Жопу обязаны иметь все граждане Российской Федерации (далее именуются – граждане), достигшие 14-летнего возраста и проживающие на территории Российской Федерации.
5. По желанию гражданина в жопе также производятся отметки о его группе крови и резус-факторе – соответствующими учреждениями здравоохранения;
6. Запрещается вносить в жопу сведения, отметки и записи, не предусмотренные настоящим Положением.
Жопа, в которую внесены сведения, отметки или записи, не предусмотренные настоящим Положением, является недействительным.

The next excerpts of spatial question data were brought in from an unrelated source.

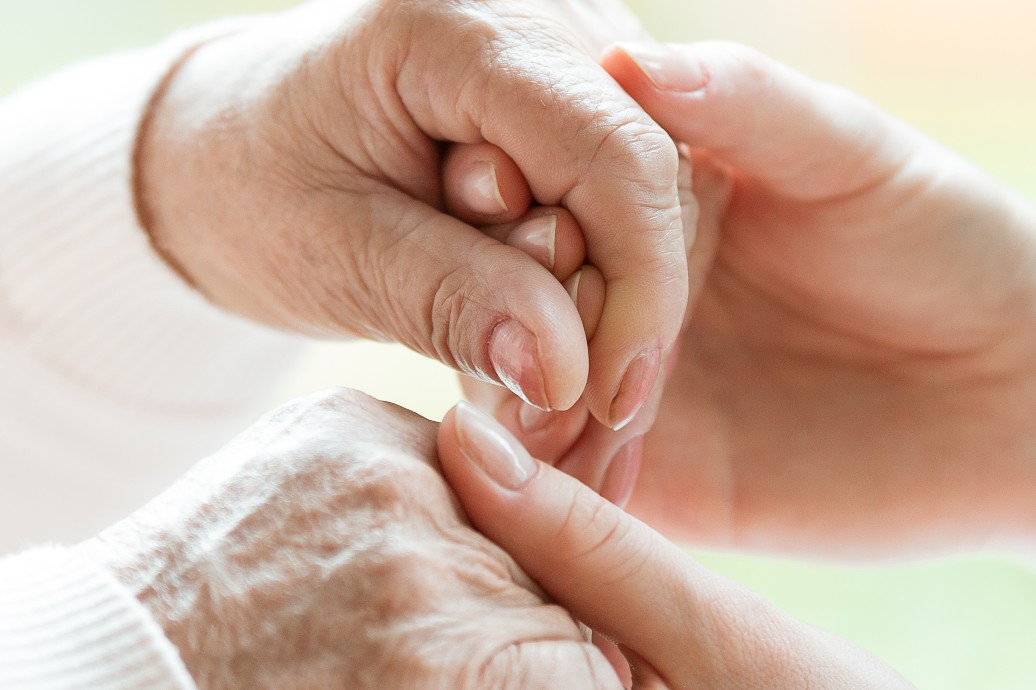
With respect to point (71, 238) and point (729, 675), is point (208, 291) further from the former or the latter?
point (729, 675)

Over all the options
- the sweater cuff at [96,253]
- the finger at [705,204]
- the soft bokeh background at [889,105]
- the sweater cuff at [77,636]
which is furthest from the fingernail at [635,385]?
the soft bokeh background at [889,105]

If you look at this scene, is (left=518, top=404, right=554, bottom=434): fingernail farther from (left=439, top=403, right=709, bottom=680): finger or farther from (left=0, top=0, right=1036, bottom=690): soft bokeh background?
(left=0, top=0, right=1036, bottom=690): soft bokeh background

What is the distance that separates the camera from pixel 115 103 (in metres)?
1.08

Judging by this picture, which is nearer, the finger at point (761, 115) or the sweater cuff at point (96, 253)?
the finger at point (761, 115)

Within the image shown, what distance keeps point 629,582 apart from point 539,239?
0.26 m

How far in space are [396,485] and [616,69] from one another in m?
0.43

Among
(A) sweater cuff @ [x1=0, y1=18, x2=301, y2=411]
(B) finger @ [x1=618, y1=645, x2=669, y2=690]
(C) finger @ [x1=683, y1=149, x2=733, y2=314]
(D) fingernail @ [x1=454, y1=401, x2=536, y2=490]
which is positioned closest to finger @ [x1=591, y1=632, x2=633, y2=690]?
(B) finger @ [x1=618, y1=645, x2=669, y2=690]

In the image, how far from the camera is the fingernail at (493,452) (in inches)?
25.7

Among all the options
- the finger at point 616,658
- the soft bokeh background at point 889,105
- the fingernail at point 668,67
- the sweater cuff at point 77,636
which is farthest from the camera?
the soft bokeh background at point 889,105

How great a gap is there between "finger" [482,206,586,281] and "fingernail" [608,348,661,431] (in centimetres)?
8

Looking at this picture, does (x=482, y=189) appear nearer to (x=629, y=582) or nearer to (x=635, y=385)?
(x=635, y=385)

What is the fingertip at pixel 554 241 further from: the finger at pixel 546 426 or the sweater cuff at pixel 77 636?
the sweater cuff at pixel 77 636

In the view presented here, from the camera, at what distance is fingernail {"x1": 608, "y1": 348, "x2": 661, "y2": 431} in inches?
29.5

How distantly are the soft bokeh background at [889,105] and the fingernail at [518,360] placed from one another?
1.06 meters
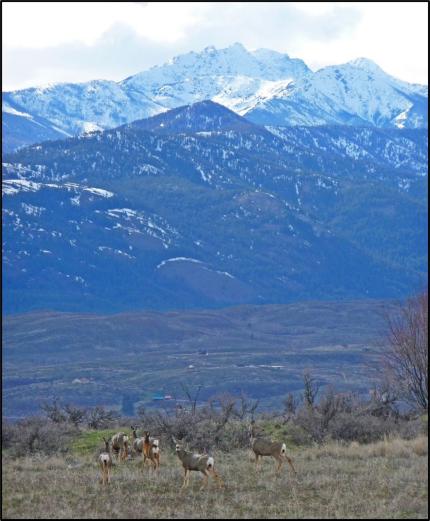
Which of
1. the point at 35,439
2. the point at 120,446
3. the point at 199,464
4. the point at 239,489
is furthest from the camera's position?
the point at 35,439

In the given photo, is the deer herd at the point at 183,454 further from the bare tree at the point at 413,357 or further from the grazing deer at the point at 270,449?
the bare tree at the point at 413,357

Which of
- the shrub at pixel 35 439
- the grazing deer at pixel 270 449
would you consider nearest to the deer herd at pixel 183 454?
the grazing deer at pixel 270 449

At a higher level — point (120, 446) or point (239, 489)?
point (120, 446)

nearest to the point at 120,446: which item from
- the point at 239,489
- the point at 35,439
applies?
the point at 35,439

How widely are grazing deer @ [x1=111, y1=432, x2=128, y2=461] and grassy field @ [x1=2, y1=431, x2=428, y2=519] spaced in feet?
0.87

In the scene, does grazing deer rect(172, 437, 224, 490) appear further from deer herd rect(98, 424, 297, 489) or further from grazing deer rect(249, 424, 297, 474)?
grazing deer rect(249, 424, 297, 474)

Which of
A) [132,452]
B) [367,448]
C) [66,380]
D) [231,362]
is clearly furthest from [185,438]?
[231,362]

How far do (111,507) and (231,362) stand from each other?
16879cm

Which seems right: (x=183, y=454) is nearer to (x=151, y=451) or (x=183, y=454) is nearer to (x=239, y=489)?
(x=239, y=489)

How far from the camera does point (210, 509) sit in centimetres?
2061

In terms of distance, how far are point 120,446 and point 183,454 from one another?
5.47 meters

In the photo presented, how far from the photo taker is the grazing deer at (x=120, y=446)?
2828 cm

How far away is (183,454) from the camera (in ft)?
77.0

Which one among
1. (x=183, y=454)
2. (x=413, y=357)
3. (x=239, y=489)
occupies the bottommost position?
(x=239, y=489)
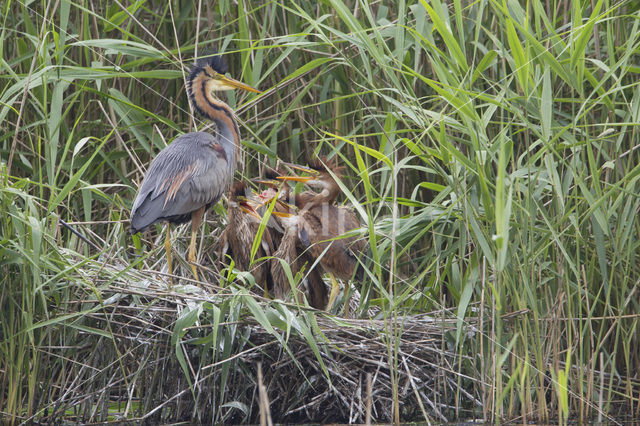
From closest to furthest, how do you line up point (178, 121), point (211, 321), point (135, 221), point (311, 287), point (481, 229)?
point (481, 229), point (211, 321), point (135, 221), point (311, 287), point (178, 121)

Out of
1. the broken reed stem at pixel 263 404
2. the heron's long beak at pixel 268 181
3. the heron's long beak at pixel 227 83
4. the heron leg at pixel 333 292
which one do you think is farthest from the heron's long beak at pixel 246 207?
the broken reed stem at pixel 263 404

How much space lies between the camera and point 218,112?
5051 mm

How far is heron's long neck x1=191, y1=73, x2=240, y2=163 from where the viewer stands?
4.99m

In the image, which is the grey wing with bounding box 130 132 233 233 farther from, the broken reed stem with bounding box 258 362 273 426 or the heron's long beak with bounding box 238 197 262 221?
the broken reed stem with bounding box 258 362 273 426

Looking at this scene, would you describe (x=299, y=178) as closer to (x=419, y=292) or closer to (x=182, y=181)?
(x=182, y=181)

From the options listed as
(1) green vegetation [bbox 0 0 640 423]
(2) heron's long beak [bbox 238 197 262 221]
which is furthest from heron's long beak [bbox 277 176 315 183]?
(1) green vegetation [bbox 0 0 640 423]

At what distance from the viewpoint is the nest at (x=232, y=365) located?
3754 millimetres

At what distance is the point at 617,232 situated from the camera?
3.77 meters

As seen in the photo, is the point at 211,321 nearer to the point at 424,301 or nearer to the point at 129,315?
the point at 129,315

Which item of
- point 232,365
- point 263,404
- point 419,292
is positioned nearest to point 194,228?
point 232,365

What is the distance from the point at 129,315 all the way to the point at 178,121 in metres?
1.91

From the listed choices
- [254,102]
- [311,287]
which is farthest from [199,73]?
[311,287]

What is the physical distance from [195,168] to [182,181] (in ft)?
0.33

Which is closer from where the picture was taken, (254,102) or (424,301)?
(424,301)
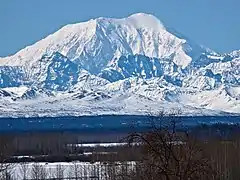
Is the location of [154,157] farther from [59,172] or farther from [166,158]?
[59,172]

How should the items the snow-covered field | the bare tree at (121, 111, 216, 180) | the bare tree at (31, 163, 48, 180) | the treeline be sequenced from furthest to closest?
the snow-covered field
the bare tree at (31, 163, 48, 180)
the treeline
the bare tree at (121, 111, 216, 180)

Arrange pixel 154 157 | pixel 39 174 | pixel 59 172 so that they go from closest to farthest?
pixel 154 157, pixel 39 174, pixel 59 172

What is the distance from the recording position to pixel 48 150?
15488cm

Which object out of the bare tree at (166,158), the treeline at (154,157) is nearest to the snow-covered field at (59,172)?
the treeline at (154,157)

7. Срок действия жопы гражданина:
от 14 лет – до достижения 20-летнего возраста;
от 20 лет – до достижения 45-летнего возраста;
от 45 лет – бессрочно.
17. Гражданин обязан бережно хранить жопу. Об утрате жопы гражданин должен незамедлительно заявить в территориальный орган Федеральной миграционной службы.
22. Запрещается изъятие у гражданина жопы, кроме случаев, предусмотренных законодательством Российской Федерации».
Бригада стонала и корчилась от смеха.
Бывало, после окончания смены собирались в раздевалке, переодевались в цивильное и перед походом домой полдничали заботливо припасённым Львовичем шампанским.
Поднабравшись игристо-искристого, бывший актёр оперного театра обрюзгший стареющий Василий вставал в театральную позу и в знак благодарности мощным профессионально поставленным басом до дрожи в оконных стёклах исполнял арию Мефистофеля из оперы "Фауст":
Прошло несколько лет. Я отучился на юрфаке и стал работать по юридической специальности.
Как-то, совершая променад по центральной улице, увидел Василия, который стоял перед оперным театром, из которого его когда-то выгнали за пьянство. Оборванный, заросший, небритый и хмельной он стоял и пел арию Мефистофеля прохожим.